**WHAT THE TASK REQUIRES**
Retype, character for character, the line containing "2022-09-16T16:33:03, 3-frame burst." along with each line after it through the end of the data, and only those.

Collected data:
====
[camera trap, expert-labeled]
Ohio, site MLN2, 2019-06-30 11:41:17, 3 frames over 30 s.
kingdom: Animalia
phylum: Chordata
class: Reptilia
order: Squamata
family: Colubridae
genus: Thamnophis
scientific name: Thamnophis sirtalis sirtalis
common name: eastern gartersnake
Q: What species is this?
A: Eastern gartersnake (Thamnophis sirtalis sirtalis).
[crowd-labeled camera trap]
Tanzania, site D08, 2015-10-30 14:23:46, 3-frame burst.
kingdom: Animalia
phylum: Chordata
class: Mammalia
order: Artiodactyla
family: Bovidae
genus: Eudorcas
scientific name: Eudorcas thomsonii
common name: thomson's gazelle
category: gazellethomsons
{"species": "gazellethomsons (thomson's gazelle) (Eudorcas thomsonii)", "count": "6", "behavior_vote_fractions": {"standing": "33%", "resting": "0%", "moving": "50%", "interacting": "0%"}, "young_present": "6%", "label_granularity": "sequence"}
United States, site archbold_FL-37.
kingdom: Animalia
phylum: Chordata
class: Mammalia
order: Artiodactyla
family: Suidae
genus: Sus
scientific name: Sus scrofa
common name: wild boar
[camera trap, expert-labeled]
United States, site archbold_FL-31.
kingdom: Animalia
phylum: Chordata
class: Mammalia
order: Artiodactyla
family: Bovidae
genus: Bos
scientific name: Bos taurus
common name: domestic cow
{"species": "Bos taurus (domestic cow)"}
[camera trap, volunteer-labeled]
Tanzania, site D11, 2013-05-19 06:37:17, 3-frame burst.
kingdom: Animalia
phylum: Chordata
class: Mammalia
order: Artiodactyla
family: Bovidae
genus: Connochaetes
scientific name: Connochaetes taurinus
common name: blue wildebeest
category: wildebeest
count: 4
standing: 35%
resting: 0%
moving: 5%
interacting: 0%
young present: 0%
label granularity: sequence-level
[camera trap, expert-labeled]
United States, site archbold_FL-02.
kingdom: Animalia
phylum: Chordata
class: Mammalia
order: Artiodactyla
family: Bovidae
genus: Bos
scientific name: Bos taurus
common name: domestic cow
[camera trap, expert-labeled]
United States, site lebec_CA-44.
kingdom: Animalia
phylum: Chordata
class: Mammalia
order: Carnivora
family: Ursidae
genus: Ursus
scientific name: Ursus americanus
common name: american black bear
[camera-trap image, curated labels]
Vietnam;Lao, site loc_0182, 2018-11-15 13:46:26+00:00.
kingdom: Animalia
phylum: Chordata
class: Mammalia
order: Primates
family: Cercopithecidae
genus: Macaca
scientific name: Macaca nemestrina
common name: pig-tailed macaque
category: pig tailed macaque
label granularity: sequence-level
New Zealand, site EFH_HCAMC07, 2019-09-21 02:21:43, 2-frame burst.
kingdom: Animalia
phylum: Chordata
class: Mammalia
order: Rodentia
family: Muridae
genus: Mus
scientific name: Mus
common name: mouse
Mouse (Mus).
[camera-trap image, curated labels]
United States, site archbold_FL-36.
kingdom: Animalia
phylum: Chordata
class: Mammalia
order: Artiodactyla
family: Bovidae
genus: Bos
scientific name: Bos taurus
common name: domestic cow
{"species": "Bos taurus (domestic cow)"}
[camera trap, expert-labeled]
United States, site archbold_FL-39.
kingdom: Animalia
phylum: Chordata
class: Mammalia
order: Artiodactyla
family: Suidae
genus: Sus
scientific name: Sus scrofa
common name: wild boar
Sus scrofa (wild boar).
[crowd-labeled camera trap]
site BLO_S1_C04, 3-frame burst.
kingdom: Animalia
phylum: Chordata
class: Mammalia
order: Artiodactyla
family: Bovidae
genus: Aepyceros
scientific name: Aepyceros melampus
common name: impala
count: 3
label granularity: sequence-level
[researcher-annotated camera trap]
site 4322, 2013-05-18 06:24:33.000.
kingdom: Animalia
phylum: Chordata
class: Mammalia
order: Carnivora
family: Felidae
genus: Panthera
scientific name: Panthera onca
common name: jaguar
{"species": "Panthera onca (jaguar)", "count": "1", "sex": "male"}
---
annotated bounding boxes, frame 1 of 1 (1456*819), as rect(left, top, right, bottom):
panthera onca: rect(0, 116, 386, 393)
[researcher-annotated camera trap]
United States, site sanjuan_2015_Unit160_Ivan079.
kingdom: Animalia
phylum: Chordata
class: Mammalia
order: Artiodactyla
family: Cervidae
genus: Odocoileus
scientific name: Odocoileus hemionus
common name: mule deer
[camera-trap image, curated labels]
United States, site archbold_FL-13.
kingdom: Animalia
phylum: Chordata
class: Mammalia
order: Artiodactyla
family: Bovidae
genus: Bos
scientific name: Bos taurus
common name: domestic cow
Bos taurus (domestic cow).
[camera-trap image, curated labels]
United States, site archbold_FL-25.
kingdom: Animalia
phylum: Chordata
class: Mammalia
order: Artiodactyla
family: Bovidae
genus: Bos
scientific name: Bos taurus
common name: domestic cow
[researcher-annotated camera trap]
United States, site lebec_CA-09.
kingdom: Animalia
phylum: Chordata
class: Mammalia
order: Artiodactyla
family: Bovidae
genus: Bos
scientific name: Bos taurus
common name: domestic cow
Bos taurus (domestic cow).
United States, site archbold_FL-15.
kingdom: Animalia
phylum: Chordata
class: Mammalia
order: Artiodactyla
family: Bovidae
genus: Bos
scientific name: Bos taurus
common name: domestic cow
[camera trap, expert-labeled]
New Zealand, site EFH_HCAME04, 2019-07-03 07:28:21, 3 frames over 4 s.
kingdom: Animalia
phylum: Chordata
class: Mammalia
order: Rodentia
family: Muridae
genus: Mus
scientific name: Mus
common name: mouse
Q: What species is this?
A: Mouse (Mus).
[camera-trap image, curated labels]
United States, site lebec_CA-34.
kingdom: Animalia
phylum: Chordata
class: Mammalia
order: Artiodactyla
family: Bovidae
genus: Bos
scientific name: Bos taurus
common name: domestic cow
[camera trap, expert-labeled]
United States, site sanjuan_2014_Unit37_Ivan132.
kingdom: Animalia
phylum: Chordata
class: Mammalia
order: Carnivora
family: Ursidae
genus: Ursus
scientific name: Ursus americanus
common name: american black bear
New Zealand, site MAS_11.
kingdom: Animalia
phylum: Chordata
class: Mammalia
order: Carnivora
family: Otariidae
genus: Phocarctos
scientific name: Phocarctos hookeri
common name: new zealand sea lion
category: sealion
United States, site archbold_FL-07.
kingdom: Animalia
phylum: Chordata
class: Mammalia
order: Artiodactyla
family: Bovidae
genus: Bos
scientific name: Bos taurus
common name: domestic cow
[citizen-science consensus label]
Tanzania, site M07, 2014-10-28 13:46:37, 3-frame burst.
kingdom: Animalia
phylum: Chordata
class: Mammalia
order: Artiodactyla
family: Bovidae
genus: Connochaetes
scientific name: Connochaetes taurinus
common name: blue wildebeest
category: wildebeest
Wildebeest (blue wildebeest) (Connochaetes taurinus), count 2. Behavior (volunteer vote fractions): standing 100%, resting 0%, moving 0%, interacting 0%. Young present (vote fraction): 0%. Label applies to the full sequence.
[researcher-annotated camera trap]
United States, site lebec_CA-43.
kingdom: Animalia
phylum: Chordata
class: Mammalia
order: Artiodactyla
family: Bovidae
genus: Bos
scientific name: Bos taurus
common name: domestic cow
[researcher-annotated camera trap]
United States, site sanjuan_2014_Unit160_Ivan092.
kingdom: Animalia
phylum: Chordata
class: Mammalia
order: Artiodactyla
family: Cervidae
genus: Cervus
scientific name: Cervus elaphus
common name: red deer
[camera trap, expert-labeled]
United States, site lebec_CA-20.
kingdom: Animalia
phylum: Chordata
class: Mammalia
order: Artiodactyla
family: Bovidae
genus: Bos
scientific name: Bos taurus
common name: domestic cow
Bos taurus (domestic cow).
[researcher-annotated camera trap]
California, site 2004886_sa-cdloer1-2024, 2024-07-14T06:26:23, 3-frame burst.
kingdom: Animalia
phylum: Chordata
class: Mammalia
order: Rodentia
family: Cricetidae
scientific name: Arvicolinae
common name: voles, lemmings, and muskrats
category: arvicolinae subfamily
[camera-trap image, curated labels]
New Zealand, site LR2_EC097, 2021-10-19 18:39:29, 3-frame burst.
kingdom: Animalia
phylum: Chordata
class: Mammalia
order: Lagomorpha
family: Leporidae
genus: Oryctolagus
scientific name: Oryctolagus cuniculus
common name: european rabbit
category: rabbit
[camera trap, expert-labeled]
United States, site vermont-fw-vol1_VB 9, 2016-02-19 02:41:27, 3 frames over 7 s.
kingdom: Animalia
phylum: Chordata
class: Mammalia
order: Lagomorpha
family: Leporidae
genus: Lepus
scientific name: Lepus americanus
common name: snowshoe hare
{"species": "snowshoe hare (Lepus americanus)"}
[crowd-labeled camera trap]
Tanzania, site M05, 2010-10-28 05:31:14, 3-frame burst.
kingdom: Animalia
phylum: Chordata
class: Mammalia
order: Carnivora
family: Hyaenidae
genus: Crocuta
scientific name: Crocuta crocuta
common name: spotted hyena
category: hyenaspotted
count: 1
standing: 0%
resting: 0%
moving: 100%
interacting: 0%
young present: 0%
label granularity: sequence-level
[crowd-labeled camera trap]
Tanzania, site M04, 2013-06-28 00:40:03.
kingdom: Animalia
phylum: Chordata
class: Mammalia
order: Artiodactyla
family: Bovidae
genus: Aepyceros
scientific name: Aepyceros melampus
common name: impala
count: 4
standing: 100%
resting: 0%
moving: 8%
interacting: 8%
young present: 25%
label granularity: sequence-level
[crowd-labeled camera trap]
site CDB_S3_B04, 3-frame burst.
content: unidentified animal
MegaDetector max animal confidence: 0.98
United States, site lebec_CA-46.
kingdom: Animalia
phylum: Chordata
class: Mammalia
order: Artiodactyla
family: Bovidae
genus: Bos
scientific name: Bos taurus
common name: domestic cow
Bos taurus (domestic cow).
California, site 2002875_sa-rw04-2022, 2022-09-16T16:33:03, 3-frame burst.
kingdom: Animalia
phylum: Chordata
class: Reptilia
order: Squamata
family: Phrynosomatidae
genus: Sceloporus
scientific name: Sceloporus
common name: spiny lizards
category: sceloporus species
====
**RESULT BELOW**
California, site 2002875_sa-rw04-2022, 2022-09-16T16:33:03, 3-frame burst.
kingdom: Animalia
phylum: Chordata
class: Reptilia
order: Squamata
family: Phrynosomatidae
genus: Sceloporus
scientific name: Sceloporus
common name: spiny lizards
category: sceloporus species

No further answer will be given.